The concept of the testing pyramid is a useful framework for trading off among:

  • Achieving maximum confidence when releasing new functionality
  • Isolating tests to just the affected systems
  • Maintaining fast iteration times

Docker and all its surrounding tools have made integration testing significantly easier, but, when working in a large organization with hundreds of microservices, it’s difficult to know which to include in your integration test and which to leave out. It can be tempting to test only at the top level — if we know a feature works end to end, we can be maximally confident in releasing that functionality, right? Well, yes, but say we want to change that functionality — changing a bunch of unit tests is easier than changing a bunch of heavyweight integration tests.

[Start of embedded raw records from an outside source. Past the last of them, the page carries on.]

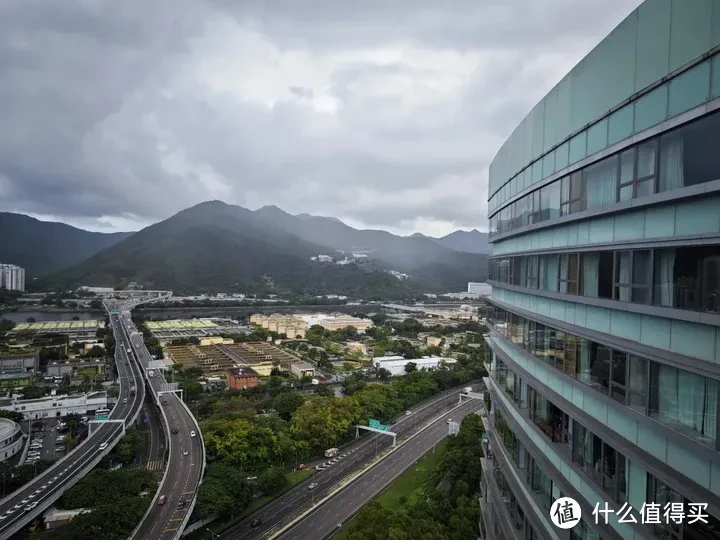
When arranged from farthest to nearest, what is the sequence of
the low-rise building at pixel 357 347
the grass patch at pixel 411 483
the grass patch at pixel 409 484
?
1. the low-rise building at pixel 357 347
2. the grass patch at pixel 411 483
3. the grass patch at pixel 409 484

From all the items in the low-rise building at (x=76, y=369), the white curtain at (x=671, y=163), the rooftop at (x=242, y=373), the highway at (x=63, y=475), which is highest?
the white curtain at (x=671, y=163)

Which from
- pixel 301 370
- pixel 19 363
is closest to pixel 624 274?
pixel 301 370

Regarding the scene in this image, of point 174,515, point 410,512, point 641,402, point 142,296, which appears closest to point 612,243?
point 641,402

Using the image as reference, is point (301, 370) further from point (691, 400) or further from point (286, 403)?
point (691, 400)

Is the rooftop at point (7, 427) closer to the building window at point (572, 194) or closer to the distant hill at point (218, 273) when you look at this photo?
the building window at point (572, 194)

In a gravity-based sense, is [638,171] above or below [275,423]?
above

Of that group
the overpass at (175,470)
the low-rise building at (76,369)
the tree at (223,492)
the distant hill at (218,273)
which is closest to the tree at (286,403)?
the overpass at (175,470)
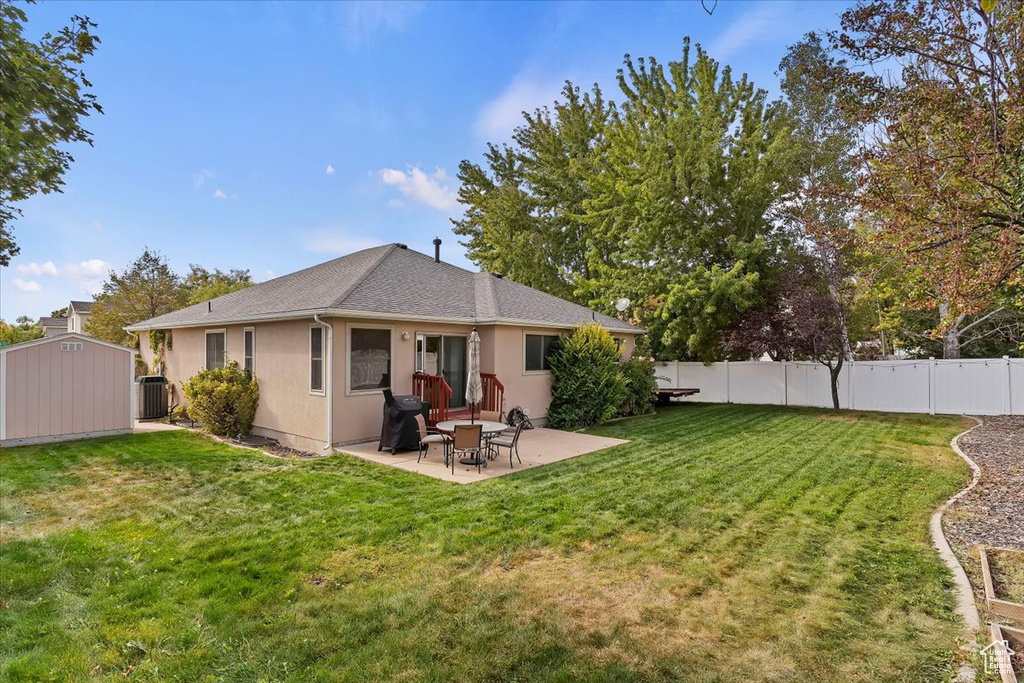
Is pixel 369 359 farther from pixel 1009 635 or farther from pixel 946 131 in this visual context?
pixel 946 131

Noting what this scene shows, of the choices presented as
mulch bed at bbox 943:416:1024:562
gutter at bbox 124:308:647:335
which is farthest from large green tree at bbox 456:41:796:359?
mulch bed at bbox 943:416:1024:562

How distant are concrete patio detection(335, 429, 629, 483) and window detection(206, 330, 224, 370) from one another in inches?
212

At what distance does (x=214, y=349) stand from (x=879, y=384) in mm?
19975

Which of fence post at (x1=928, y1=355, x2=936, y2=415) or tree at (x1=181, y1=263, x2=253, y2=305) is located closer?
fence post at (x1=928, y1=355, x2=936, y2=415)

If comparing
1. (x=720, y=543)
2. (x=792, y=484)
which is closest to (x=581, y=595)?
(x=720, y=543)

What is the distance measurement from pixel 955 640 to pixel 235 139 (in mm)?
13290

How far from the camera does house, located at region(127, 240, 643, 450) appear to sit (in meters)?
9.68

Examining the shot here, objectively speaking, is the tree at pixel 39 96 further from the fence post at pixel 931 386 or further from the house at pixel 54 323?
the house at pixel 54 323

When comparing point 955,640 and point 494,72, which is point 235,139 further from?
point 955,640

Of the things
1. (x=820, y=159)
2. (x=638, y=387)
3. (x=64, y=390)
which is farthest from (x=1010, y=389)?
(x=64, y=390)

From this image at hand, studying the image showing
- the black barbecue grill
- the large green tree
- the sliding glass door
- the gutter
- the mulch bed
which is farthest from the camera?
the large green tree

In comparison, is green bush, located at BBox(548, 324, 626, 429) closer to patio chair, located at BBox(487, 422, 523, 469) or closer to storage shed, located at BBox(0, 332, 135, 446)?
patio chair, located at BBox(487, 422, 523, 469)

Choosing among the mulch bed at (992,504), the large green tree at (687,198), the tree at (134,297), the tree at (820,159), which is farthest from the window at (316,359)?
the tree at (134,297)

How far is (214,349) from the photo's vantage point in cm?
1285
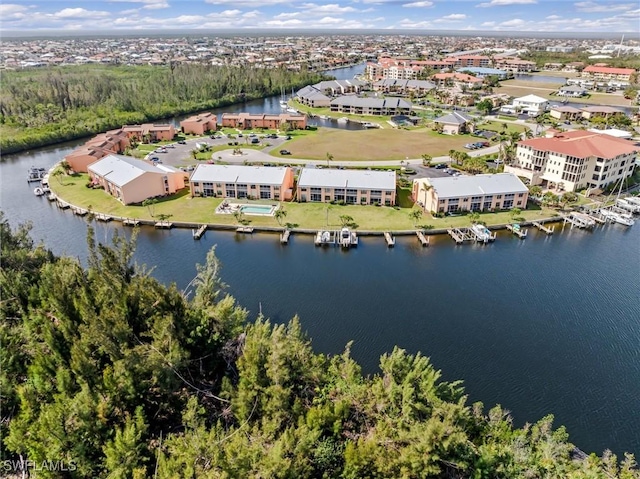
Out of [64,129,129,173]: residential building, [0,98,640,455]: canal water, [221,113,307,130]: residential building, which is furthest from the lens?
[221,113,307,130]: residential building

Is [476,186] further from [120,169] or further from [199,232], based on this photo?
[120,169]

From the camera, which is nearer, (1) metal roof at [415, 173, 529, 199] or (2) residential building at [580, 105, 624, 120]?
(1) metal roof at [415, 173, 529, 199]

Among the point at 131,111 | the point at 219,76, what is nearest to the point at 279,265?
the point at 131,111

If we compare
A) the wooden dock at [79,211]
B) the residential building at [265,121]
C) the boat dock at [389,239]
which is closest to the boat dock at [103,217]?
the wooden dock at [79,211]

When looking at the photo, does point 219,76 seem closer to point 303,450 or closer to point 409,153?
point 409,153

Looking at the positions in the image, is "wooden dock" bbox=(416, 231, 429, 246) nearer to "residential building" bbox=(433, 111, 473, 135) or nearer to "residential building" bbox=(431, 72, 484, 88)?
"residential building" bbox=(433, 111, 473, 135)

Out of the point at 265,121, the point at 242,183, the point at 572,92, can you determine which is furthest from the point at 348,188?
the point at 572,92

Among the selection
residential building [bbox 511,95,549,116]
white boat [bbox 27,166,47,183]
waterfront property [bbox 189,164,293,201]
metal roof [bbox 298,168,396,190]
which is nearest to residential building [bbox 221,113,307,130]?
waterfront property [bbox 189,164,293,201]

Furthermore, when working in the context of a large engineering organization, tests that are introduced at the top of the pyramid affect the iteration cycles of hundreds of developers. Applying the pyramid philosophy here can help teams find a middle ground by building a few tests that include the maximum number of company-wide services, building a few more that integration-test all of your team’s services, and leaving the rest to unit testing.